The current workflow takes a variety of texts from several sources and then stores the lemmas for comparison across texts and broad stats generation. I see value in modeling the whole text not just the lemmas as this may allow future services. So, while NIF could model the whole text, the current operational activities really only involve using lemmas. To move forward in a linked data model we need to support current operations. More broadly, I see the lemmas as an "annotation" or abstraction layer whereas I would see the actual content of texts as the "source data". Using linked data and lemmas allows the bridge to connect via lemmas to LiLa data. https://lila-erc.eu/
Kind regards, Hugh
On Tue, Oct 10, 2023 at 3:39 AM Ada Wan adawan919@gmail.com wrote:
Dear Hugh
What project are you working on that still requires lemmatization? Would it not be a better approach to use (sub-)character n-grams (esp. if you are doing textual analysis/interpretation, vs. processing which can be byte-based) to decipher what segments would occur most frequently first and (re-)analyze from there? I understand there has been a habit in the "language space" to call certain segments "lemmata". I am curious to know what one can do as a community, though, to transition to more general methods (and interpretations on "language").
Thanks and best Ada
On Tue, Oct 10, 2023 at 12:15 AM Hugh Paterson III via Corpora < corpora@list.elra.info> wrote:
Greetings,
I am working on a project which is using lemmatization. I'm wondering how people have approached combining NIF and lemmatization. are there any "blessed" extensions or ontologies? I'm not seeing nif:lemma as an option within the nif ontology... though I am likely missing something.
Kind regards,
- Hugh
Corpora mailing list -- corpora@list.elra.info https://list.elra.info/mailman3/postorius/lists/corpora.list.elra.info/ To unsubscribe send an email to corpora-leave@list.elra.info
Dear Hugh (if I may), I was just about to answer mentioning LiLa, the project I’ve been involved with, but I see that you’re already aware of it!

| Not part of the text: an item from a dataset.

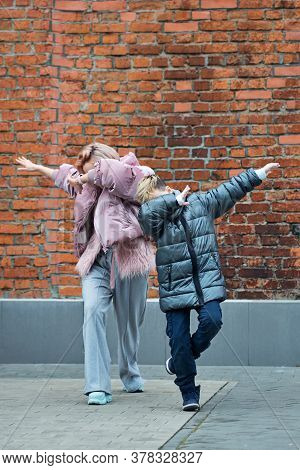 Trendy Hipster Family Making Dab Gesture, Having Fun On The City Street. Happy Mum And Son On Walk.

In LiLa, we faced the same problem: there doesn’t seem to be a standard vocabulary for doing lemmatization as a linking task, connecting a token to a canonical-form resource instead of a simple string. We ended up defining a custom property in the LiLa ontology, called (without much fantasy) lila:hasLemma: https://lila-erc.eu/lodview/ontologies/lila/hasLemma
(the property has an unspecified domain, but it is generally used with corpus tokens and a range to Lemmas as defined in the same ontology).
Here you can find an example of a corpus token that makes use of the property: https://lila-erc.eu/data/corpora/ITTB/id/token/005.SCG*LB1.CP--++1.N.-5.1-1.... (note that we use POWLA as ontology for corpus representation).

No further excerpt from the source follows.